Macropinocytosis is a highly conserved cellular process of endocytosis by which extracellular fluid and nutrients are taken up into cells through large, heterogeneous vesicles known as macropinosomes. Growth factors such as epidermal growth factor (EGF) can induce macropinocytosis in many types of cells, although precise mechanism underlying EGF-induced macropinocytosis remains unclear. In the present studies we have shown the involvement of S1P signaling in EGF-induced macropinocytosis in COS7 cells. First, EGF-induced macropinocytosis was strongly impaired in sphingosine kinase isozymes, SphK1 or SphK2-depleted cells, which was completely rescued by the expression of the corresponding wild-type isozyme but not the catalytically inactive one, suggesting the involvement of sphingosine 1-phosphate (S1P) in this phenomenon.
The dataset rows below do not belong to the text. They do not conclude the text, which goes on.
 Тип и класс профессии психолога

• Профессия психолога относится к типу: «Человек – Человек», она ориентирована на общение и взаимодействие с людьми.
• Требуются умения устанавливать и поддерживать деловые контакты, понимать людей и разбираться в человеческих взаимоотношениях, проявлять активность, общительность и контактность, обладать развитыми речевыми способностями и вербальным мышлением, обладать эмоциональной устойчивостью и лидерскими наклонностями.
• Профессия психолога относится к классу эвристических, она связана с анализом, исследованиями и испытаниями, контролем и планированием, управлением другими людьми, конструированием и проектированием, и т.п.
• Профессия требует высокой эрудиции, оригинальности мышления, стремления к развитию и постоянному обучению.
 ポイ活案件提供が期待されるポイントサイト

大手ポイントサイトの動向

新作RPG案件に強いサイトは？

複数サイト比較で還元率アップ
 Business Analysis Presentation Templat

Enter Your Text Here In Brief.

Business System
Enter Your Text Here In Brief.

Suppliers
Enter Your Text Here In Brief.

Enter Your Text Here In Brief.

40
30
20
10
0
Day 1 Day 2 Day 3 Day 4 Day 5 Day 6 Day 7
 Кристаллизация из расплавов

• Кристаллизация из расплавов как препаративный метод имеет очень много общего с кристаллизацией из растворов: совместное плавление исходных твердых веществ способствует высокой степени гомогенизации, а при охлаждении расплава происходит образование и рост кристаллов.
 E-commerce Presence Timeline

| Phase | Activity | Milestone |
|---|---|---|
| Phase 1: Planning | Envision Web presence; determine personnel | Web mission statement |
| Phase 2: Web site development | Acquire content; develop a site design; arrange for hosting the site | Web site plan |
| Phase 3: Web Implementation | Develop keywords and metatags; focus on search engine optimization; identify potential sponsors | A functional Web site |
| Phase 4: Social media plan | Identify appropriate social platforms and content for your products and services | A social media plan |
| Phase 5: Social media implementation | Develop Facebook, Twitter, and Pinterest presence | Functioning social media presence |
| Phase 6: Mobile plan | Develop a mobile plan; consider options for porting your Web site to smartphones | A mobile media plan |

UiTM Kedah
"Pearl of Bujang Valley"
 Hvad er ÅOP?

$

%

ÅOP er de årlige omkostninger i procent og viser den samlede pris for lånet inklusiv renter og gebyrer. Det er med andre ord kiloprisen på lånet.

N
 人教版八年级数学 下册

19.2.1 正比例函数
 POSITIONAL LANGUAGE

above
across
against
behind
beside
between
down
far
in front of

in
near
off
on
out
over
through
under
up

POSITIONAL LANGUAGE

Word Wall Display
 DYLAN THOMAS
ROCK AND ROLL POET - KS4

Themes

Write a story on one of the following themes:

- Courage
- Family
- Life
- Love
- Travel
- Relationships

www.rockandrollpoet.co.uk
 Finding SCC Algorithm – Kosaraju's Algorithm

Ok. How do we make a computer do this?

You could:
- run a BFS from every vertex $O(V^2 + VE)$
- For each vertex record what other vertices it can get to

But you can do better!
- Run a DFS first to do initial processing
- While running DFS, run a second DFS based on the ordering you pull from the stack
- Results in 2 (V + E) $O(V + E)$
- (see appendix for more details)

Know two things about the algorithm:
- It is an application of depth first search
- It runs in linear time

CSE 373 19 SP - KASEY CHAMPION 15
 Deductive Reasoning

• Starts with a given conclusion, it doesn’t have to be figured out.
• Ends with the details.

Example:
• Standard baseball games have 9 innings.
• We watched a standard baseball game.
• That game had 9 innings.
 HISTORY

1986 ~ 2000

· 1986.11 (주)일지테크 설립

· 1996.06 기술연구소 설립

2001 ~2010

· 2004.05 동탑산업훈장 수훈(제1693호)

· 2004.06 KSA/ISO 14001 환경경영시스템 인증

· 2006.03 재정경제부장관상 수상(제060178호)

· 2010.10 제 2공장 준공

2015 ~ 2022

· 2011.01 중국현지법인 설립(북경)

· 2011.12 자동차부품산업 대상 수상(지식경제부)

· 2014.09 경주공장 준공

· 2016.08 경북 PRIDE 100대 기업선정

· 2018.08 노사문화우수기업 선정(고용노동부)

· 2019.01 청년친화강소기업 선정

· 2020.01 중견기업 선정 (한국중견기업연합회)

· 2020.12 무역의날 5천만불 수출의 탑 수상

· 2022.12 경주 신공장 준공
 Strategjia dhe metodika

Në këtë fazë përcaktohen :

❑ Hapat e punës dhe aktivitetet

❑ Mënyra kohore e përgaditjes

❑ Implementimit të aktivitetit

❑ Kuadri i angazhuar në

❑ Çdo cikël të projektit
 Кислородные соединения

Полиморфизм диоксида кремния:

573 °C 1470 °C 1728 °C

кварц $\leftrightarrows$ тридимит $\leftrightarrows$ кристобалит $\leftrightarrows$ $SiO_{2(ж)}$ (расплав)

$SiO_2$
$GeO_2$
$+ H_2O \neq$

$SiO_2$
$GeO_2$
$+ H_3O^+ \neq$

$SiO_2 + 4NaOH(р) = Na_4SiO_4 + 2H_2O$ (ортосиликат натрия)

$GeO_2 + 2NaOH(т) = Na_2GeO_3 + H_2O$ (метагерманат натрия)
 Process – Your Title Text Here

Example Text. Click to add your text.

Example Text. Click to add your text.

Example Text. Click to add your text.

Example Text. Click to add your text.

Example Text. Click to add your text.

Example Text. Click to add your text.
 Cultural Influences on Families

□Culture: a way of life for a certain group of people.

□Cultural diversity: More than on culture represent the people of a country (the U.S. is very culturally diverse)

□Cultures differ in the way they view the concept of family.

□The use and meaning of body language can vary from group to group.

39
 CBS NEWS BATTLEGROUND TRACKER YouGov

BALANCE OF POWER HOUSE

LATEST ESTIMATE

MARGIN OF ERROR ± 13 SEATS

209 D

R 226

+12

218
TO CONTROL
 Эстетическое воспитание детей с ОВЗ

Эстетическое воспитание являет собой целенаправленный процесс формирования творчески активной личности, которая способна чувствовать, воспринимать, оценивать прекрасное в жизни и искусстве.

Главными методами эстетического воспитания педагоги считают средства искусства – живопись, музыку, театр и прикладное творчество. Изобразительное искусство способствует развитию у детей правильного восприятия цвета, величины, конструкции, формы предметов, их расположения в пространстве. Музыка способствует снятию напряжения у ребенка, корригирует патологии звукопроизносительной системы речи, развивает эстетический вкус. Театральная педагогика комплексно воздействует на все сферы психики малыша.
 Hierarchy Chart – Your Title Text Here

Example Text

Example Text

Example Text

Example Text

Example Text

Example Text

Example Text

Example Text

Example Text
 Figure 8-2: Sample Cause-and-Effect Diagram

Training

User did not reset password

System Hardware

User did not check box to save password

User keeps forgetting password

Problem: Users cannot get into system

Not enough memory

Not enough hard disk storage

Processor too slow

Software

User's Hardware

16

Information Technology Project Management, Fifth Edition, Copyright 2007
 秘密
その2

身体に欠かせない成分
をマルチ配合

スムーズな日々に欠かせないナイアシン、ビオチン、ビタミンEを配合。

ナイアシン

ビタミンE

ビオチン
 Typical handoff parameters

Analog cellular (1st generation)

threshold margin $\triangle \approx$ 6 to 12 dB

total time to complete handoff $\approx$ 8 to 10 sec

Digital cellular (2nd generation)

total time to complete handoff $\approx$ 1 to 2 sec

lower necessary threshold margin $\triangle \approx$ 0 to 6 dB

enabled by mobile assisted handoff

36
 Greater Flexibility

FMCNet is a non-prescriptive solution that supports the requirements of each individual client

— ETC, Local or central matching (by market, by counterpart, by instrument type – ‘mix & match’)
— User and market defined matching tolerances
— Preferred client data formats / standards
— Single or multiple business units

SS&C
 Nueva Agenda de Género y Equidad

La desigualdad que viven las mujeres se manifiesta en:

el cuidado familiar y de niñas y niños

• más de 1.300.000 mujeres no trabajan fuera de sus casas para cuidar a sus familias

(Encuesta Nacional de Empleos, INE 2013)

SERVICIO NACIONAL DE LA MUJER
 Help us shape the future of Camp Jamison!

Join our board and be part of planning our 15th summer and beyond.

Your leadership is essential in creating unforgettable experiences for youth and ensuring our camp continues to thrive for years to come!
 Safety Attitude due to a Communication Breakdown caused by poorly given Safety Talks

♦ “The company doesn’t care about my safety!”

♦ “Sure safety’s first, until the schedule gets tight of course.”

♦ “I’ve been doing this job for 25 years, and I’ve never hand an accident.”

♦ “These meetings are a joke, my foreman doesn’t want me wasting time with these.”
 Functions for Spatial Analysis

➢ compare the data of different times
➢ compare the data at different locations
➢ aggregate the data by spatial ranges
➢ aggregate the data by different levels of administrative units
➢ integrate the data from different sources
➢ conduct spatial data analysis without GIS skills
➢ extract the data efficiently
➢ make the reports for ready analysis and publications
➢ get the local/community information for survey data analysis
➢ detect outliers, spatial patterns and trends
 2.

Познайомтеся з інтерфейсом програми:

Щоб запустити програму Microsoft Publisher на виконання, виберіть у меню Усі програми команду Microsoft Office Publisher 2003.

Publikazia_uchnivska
Next, we observed that EGF-induced macropinocytosis was strongly inhibited in S1P type 1 receptor (S1P1R)-knockdown cells, implying involvement of S1P1R in this event. Furthermore, we could successfully demonstrate EGF-induced trans-activation of S1P1R using one-molecular fluorescence resonance energy transfer (FRET) technique. Moreover, for EGF-induced Rac1 activation, a step essential to F-actin formation and subsequent macropinocytosis, S1P signaling is required for its full activation, as judged by FRET analysis. These findings indicate that growth factors such as EGF utilize receptor-mediated S1P signaling for the regulation of macropinocytosis to fulfil vital cell activity.